=== Work to complete ===
Take the rows below from the line with "Of the point" through the last line, and output them as a Markdown table with columns No. and Text: one table entry per line, numbered, with blank lines skipped.

[START OF Given records]

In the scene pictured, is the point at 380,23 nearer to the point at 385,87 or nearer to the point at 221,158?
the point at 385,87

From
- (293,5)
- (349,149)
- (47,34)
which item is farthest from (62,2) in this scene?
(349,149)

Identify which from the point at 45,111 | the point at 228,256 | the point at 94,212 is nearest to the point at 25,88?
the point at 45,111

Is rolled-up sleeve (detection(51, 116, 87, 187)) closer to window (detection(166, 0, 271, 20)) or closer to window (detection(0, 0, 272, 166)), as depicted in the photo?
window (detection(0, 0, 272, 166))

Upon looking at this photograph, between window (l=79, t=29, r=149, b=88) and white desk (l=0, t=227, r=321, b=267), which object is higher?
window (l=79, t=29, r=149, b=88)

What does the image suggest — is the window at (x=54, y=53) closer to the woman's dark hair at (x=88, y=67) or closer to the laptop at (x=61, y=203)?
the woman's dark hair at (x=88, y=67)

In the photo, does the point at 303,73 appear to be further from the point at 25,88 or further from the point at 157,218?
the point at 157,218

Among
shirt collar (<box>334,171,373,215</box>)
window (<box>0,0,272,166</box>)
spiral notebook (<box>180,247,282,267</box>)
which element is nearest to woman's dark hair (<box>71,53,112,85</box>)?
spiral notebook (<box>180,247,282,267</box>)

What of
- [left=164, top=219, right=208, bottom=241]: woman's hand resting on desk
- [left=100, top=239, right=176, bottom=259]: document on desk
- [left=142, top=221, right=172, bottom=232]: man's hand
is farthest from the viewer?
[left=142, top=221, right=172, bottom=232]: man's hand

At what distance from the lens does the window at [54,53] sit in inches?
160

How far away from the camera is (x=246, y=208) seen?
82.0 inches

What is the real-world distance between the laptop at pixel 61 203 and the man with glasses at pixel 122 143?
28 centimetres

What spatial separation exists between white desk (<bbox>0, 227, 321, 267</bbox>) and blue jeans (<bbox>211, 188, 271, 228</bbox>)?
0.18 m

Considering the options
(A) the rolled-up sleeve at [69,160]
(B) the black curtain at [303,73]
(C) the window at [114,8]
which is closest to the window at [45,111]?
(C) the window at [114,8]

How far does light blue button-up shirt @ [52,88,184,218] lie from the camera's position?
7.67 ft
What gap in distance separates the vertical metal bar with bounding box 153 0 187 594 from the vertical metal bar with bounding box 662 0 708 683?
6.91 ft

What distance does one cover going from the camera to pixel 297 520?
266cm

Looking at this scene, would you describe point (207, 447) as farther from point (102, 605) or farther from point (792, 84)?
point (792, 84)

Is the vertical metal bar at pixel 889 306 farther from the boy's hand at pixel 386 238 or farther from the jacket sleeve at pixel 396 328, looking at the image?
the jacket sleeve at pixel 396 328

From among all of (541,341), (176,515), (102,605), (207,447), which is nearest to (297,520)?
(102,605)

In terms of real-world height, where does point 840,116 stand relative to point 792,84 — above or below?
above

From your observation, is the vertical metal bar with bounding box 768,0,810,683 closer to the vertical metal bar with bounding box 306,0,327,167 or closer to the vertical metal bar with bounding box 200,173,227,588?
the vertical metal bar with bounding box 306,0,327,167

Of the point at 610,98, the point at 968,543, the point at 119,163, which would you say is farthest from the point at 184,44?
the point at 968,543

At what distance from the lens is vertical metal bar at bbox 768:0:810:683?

[END OF Given records]

=== Final result ===
| No. | Text |
|---|---|
| 1 | Of the point at 610,98, the point at 968,543, the point at 119,163, which would you say is farthest from the point at 184,44? |
| 2 | the point at 968,543 |
| 3 | At what distance from the lens is vertical metal bar at bbox 768:0:810:683? |